We have 2 entities that matter, a ticket and a tag. For testing purposes I created duplicate datasets in each database consisting of 100,000 tickets, 1,000 tags, and between 0 and 10 associations per ticket to the tags. I’ve pseudo-coded the structures below:
Ticket {
id string
is_ticket string
created_at datetime
tags []Tag
}
Tag {
id string
is_tag string
name string
}
In dgraph I’m storing this in such a way that each ticket is its own node. It has an edge that points to n tags. What I’m interested in getting is a list of tags, and a count for each tag that is how many tickets have that tag. Here is the query I used:
{
q(func: has(is_tag)) {
name
count(~tag @filter(gt(created_at, "2017-01-01T00:00:00Z") AND lt(created_at, "2017-01-31T00:00:00Z")))
}
}
This gives me exactly what I’m looking for, but I’m calling it’s efficiency into question. Every tag is being pulled, and then every ticket connected to any of those tags are pulled and evaluated against which feels very inefficient. If I’m understanding how the database is handling this, the number of evaluations it’s doing is equal to the number of tags * the number of tickets.

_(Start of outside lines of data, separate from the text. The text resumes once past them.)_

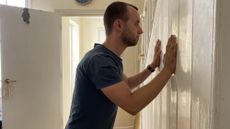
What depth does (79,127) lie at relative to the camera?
147 cm

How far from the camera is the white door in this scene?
3.86 meters

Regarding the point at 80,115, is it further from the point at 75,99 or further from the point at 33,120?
the point at 33,120

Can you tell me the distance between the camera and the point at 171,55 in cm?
117

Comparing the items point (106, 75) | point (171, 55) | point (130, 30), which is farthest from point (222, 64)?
point (130, 30)

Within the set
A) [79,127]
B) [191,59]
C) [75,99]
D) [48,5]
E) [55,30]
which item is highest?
[48,5]

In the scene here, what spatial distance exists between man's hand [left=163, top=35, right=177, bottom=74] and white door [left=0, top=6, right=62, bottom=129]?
3.15 meters

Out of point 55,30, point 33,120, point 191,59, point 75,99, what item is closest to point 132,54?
point 55,30

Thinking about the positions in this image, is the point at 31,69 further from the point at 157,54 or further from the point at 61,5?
the point at 157,54

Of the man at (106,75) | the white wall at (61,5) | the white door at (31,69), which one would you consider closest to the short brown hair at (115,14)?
the man at (106,75)

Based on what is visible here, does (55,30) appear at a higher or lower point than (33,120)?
higher

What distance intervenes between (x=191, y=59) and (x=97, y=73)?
0.49m

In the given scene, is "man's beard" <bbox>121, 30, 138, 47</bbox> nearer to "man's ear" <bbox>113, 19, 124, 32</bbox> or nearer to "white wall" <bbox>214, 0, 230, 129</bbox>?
"man's ear" <bbox>113, 19, 124, 32</bbox>

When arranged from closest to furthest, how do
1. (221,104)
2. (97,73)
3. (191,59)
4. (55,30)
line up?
(221,104) < (191,59) < (97,73) < (55,30)

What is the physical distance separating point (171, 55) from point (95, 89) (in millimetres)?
428
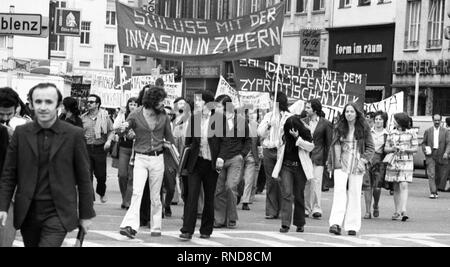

There is another entity which we will have to add in the future called organization that I think I may be able to increase the efficiency with. The new set of structures would look something like this:
Ticket {
id string
is_ticket string
organization_id string
created_at datetime
tags []Tag
}
Tag {
id string
is_tag string
organization_id string
name string
}
Organization {
id string
name string
}
So our average query would be something to the effect of grab all tickets for a particular organization, then grab it’s tags, then return the aggregates. This still puts a ton of on-the-fly filtering onto the database that I think may slow it down.
The actual questions
-
Is the a more efficient way of doing the query above?
-
Would it be better to add edges to the organization node which pre-grouped the ticket data. The organization structure with this grouping may look something like this:
Organization {
id string
name string
ticket_group TicketGroup
}
TicketGroup {
date date
tickets []Ticket
}
This way to get the same data set, we would find the organization. Then include the ticket_group edges that pertain to the date(s) that we are wanting. Then use the tickets associated to those groups for the actual query.
Some back-of-the-napkin math tells me that if we have X tickets per day and we are querying for Y days of data, then we would reduce the number of evaluations from X * Y down to Y.
If you need any other information or if I didn’t make sense at any (or all) point during this post let me know, and I’ll try to clarify it.